[TEXT SECTION Boundary: Start]
How and Why You Should Target Generation Z Through Branding11.30.17 / Retail Voodoo Alumni
Predicting market trends and anticipating consumer shifts can make or break your company. However, we’re so often hyper-focused on what’s happening right in front of us, we forget to look ahead. Don’t let Gen Z sneak up on you – arm yourself early with data and resources to engage this consumer base effectively and powerfully.
You might not have the time or the resources to fully understand how this up-and-coming generation will affect your brand, so we’ve done the work for you.
Who is Gen Z?
Remember when Millennials overtook Generation X? Well, it’s about to happen again – but this time with Generation Z. Born between the years 1997 and 2015, this group currently makes up 26 percent of the population. Undeniably, marketers need to pay attention to this demographic before it’s too late.
Massive Buying Power
Although they’re young now, Gen Zers already have a combined buying power of $44 billion in the United States. If that wasn’t enough, they also influence $600 billion of family spending and by 2020, they’ll own 40 percent of consumer spending.
Often referred to as “Digital Natives,” individuals in Gen Z cannot remember a time without Internet. Given this, they spend the majority of their free time online. According to Mediakix, with an eight second attention span, they value speed and ease-of-use.
Their media consumption behaviors differ from previous generations as well. Approximately 85 percent watch anywhere between two and four hours of YouTube per day. They prefer brands communicate with them there as opposed to anywhere else (like television or direct mail). On average, they use five screens – a smartphone, TV, laptop, desktop, and an iPad. That’s a lot of different screens communicating a lot of different messages.
[TEXT SECTION Boundary: End]
[PROVIDED MATERIAL Boundary: Start]
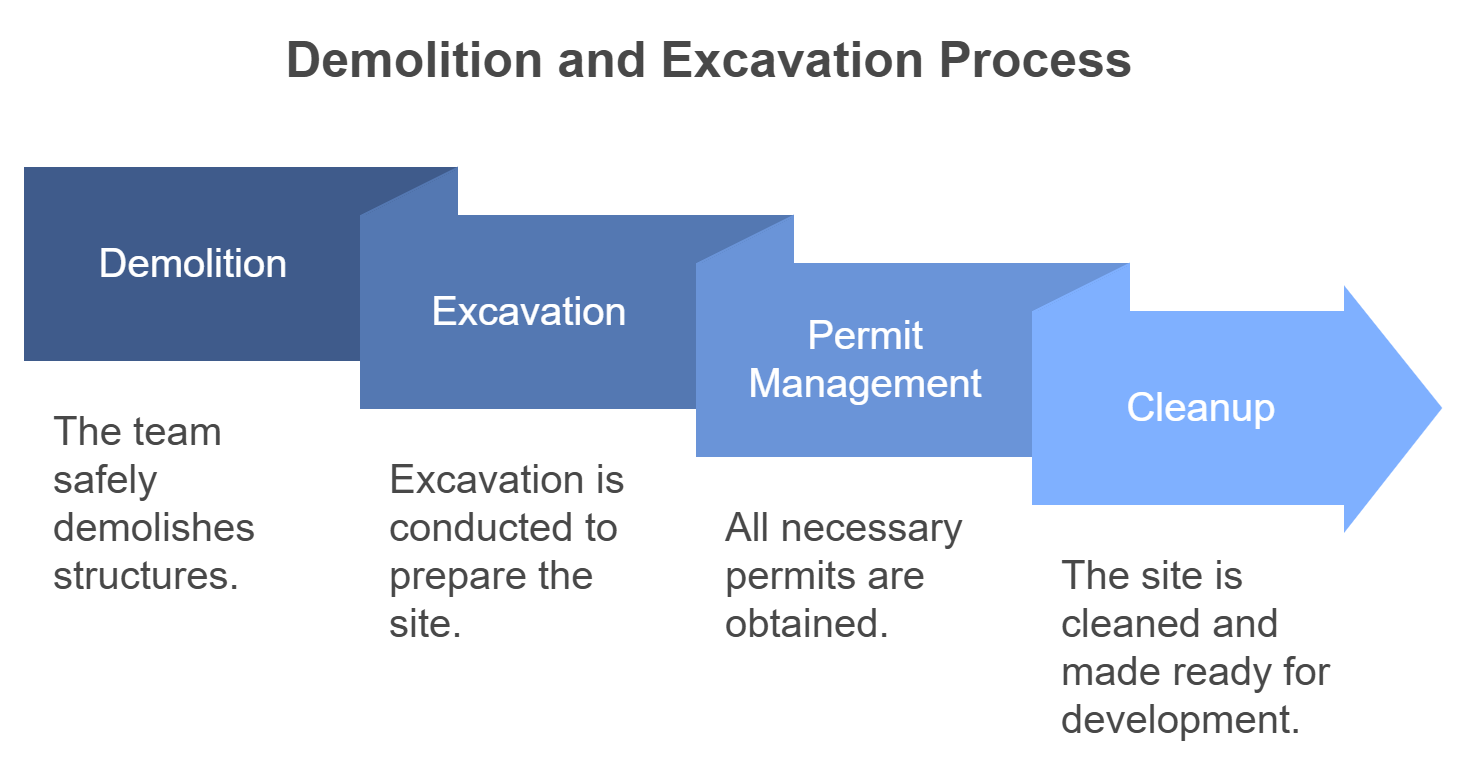 Demolition and Excavation Process

Demolition

The team safely demolishes structures.

Excavation

Excavation is conducted to prepare the site.

Permit Management

All necessary permits are obtained.

Cleanup

The site is cleaned and made ready for development.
[PROVIDED MATERIAL Boundary: End]
## ACTION ITEM
Reproduce verbatim the passage of the Generation Z branding article between "Massive Buying Power" and "of consumer spending.", inclusive.

## SOLUTION FOR THIS TASK
Massive Buying Power
Although they’re young now, Gen Zers already have a combined buying power of $44 billion in the United States. If that wasn’t enough, they also influence $600 billion of family spending and by 2020, they’ll own 40 percent of consumer spending.